The meta-analysis was performed using the Review Manager 5.4 software package provided by the Cochrane Collaboration. For dichotomous variables, odds ratios with a confidence interval (CI) of 95% were calculated. In this study, the odds ratio was preferred over the risk ratio because of its ease of interpretation and usefulness when the data are skewed. This decision was considered appropriate given the low frequency of the outcome of interest and the relatively infrequent occurrence of complications. The mean difference (MD) and the 95% CI were calculated for the continuous variables. Heterogeneity was checked with both the chi2 and the I2 test. I2 varies from 0 to 100%, considering the values of 25, 50 and 75% as low, moderate, and high heterogeneity, respectively. A fixed effects model was adopted if there was no statistical evidence of heterogeneity, and a random effects model was adopted if significant heterogeneity was observed. WebPlotDigitizer version 13.1.4 was used to obtain accurate information from the figures in the articles.

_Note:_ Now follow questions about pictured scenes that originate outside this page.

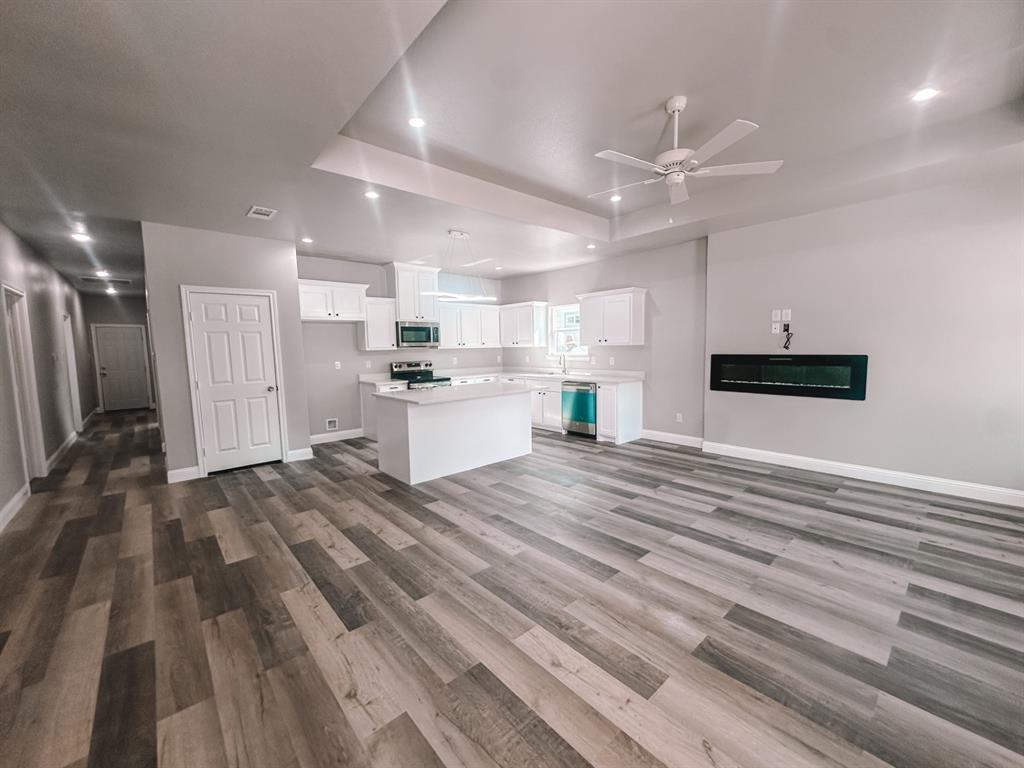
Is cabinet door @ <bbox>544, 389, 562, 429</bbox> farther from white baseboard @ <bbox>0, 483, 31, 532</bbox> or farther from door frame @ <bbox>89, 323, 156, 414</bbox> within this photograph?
door frame @ <bbox>89, 323, 156, 414</bbox>

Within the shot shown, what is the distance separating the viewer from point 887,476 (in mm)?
3988

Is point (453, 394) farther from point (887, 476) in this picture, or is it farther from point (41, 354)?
point (41, 354)

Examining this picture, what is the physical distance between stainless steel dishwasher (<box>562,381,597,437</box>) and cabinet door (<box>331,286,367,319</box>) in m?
3.28

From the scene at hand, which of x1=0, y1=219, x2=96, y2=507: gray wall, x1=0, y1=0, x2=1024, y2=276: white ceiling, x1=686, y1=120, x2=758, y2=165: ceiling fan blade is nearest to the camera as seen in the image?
x1=0, y1=0, x2=1024, y2=276: white ceiling

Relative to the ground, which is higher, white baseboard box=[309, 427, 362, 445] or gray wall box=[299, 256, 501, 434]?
gray wall box=[299, 256, 501, 434]

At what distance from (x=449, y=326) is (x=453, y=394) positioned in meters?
3.11

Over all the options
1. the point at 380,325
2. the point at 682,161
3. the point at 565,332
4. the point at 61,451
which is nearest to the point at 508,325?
the point at 565,332

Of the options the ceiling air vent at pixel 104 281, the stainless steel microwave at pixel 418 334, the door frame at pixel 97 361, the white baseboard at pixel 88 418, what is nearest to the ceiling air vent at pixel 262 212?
the stainless steel microwave at pixel 418 334

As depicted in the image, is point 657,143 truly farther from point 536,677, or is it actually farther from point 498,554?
point 536,677

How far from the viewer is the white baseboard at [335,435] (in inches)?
238

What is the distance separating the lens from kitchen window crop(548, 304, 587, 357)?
23.1 ft

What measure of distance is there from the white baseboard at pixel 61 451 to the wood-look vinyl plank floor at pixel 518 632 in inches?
73.6

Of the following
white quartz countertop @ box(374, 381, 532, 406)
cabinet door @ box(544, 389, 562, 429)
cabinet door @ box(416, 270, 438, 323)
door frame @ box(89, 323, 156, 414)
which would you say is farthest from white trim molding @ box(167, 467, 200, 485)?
door frame @ box(89, 323, 156, 414)

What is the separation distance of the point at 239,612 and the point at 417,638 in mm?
1045
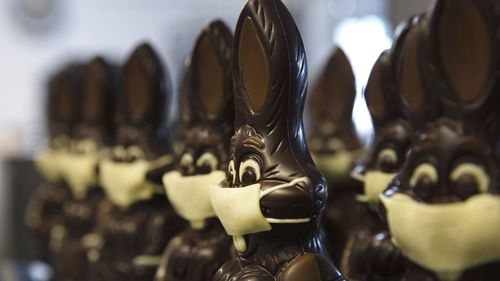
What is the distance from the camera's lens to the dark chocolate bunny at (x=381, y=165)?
88cm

Risk of bias across the studies

We assessed the possibility of publication bias by evaluating a funnel plot (Review Manager 5.4) of the trial mean differences for asymmetry, which can result from the non-publication of small trials with negative results. We acknowledge that other factors, such as differences in trial quality or true study heterogeneity, could produce asymmetry in funnel plots.

Additional analyses

A sensitivity analysis was also carried out using Review Manager 5.4 eliminating the top-weight study from the comparisons of all outcomes.

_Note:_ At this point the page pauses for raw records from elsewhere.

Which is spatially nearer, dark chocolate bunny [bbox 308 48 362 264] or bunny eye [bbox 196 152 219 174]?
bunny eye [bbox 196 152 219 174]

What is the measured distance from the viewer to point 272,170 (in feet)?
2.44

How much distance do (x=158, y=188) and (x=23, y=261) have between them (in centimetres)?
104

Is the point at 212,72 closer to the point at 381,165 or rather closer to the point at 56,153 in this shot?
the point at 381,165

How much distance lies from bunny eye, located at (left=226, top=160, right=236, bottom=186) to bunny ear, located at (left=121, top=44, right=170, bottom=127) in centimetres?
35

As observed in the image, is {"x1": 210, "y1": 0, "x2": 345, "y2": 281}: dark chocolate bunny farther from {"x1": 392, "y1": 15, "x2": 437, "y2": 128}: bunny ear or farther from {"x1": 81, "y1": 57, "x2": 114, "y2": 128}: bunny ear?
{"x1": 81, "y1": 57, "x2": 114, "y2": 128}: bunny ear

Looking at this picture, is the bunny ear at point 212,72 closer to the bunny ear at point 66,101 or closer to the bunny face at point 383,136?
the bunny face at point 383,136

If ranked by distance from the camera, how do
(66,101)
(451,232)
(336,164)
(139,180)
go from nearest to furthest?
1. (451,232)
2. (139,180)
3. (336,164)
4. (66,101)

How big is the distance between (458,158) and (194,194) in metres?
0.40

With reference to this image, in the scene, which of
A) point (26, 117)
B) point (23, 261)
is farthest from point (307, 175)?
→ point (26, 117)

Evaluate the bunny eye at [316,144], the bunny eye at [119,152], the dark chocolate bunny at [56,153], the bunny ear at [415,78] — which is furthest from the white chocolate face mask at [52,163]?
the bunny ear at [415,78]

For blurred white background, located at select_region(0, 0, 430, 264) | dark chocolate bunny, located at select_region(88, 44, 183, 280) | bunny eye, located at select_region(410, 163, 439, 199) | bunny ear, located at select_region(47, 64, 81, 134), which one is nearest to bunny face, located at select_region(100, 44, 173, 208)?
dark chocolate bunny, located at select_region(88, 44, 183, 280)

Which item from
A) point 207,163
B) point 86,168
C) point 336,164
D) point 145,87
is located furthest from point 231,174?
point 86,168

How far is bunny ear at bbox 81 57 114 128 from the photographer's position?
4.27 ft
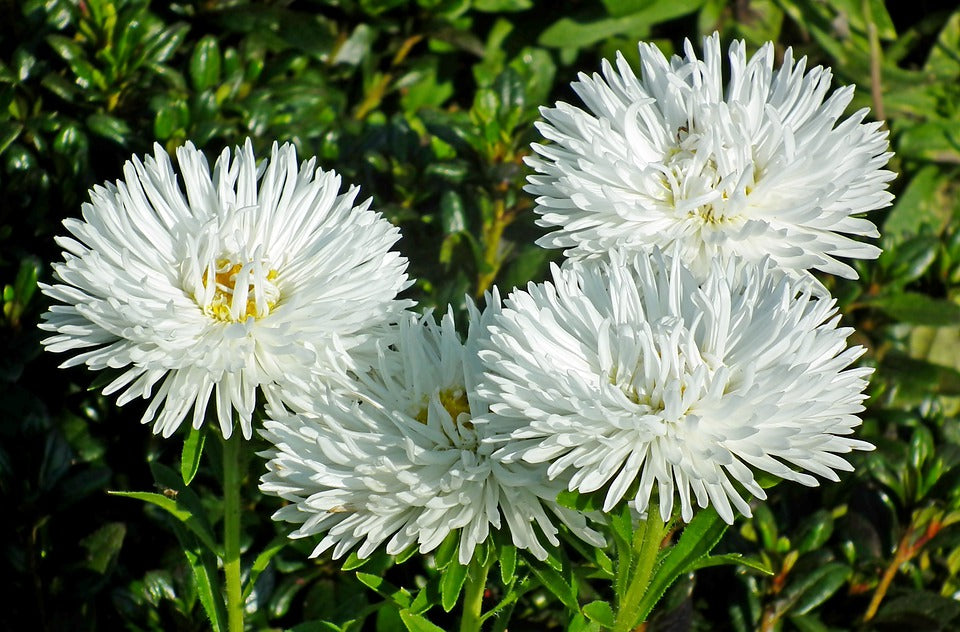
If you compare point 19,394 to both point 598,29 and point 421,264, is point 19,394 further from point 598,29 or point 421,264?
point 598,29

Regression analysis was also performed to examine the impact of the moderating variables in the effect size study. Different moderators and demographic variables were also included. Qualitative variables were assigned a numerical value to carry out the analysis. The dependent variables were efficacy outcomes (iHOT-33 and HOS ADL), whereas the independent variables were morphology, risk of bias, loss to follow-up, time since randomization, and direct funding from arthroscopic foundations or societies. Regression analysis using ordinary least squares method was conducted using the SPSS package v. 24.0 (IBM, USA), and p < 0·05 was considered statistically significant. Thus, to complement this analysis, a subgroup analysis of the aforementioned variables was performed using the Review Manager 5.4 software package.

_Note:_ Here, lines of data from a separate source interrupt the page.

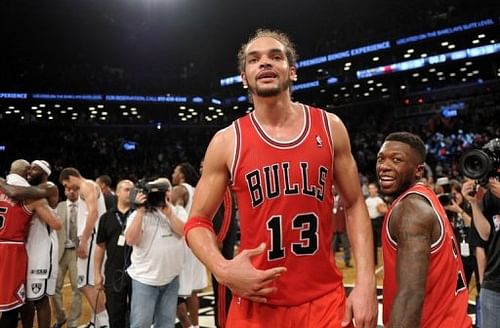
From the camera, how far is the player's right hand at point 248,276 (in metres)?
1.77

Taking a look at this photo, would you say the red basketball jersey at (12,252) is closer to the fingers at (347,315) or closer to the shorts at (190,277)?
the shorts at (190,277)

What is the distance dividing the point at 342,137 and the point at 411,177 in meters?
0.46

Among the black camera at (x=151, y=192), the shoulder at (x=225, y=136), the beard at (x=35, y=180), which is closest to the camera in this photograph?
the shoulder at (x=225, y=136)

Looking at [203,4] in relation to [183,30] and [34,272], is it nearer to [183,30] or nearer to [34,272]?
[183,30]

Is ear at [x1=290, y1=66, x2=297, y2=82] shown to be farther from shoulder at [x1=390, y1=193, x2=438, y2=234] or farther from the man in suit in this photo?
the man in suit

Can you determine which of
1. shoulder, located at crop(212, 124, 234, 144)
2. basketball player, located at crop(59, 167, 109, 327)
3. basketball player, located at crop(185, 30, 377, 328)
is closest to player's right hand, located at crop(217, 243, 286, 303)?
basketball player, located at crop(185, 30, 377, 328)

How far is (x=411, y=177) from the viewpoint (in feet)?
7.97

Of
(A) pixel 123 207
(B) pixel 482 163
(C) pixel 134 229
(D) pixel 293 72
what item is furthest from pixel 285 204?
(A) pixel 123 207

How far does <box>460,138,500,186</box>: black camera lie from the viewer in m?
3.03


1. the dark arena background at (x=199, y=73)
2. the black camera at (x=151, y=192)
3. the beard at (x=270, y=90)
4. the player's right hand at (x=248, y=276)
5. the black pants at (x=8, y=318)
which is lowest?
the black pants at (x=8, y=318)

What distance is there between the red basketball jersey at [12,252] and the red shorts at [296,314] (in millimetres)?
3158

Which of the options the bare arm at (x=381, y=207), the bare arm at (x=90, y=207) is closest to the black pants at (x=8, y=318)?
the bare arm at (x=90, y=207)

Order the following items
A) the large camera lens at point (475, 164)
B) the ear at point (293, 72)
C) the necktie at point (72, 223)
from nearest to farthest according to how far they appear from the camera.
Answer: the ear at point (293, 72), the large camera lens at point (475, 164), the necktie at point (72, 223)

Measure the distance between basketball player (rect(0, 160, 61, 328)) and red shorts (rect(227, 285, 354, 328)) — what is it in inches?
123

The GRADE system was used to assess the quality of the evidence and grade the strength of the recommendations, the Grade of Recommendation, Assessment, Development, and Evaluation (GRADE) system was used using GRADEpro. This system assesses study design, risk of bias, inconsistency, indirectness, imprecision, and summary of findings21.

Results

Study selection

The searches in PubMed, EMBASE, Scopus, and the Cochrane Collaboration Library provided a total of 2095 citations and 42 randomized clinical trials. After adjusting for duplicates 29 remained. Of these, 15 studies were discarded because, after reviewing the abstracts, it appeared that these papers clearly did not meet the criteria. The full texts of the remaining 14 citations were examined in more detail. Eight of the 8 studies did not meet the inclusion criteria. Six studies met the inclusion criteria and were included in the systematic review and meta-analysis22,23,24,25,26,27 (Fig. 1).

Study characteristics

A total of six randomized clinical trials published between 2018 and 2021 were included (Table 1)22,23,24,25,26,27. A total of 839 patients were included, with 418 in the arthroscopy group and 421 in the control group. The mean age ranged from 29.7 to 39.6 years in the arthroscopy group and from 30.6 to 49.1 in the control group. The mean % of females was 48.5%, while in the control group, it was 48%. The follow-up varied between 8 months and 2 years, with a mean follow-up of 13·3 months. Regarding the number of patients lost in each study, the physiotherapy group presented a higher rate of loss than the arthroscopy group (48/421, 11.4% in the physiotherapy group vs. 33/418, 7.9% in the arthroscopy group). Three studies evaluated the mean time since randomization to the start of treatment: 38.0 days in the physiotherapy group, varying between 33 and 44 days, and 98.5 days in the arthroscopy group, varying between 86 and 122 days. The funding for each article was analyzed. Two studies received direct funding through foundations or arthroscopy associations, and conflicts of interest were present in five of the six included studies. In two studies, there was a conflict of interest between arthroscopy associations and societies.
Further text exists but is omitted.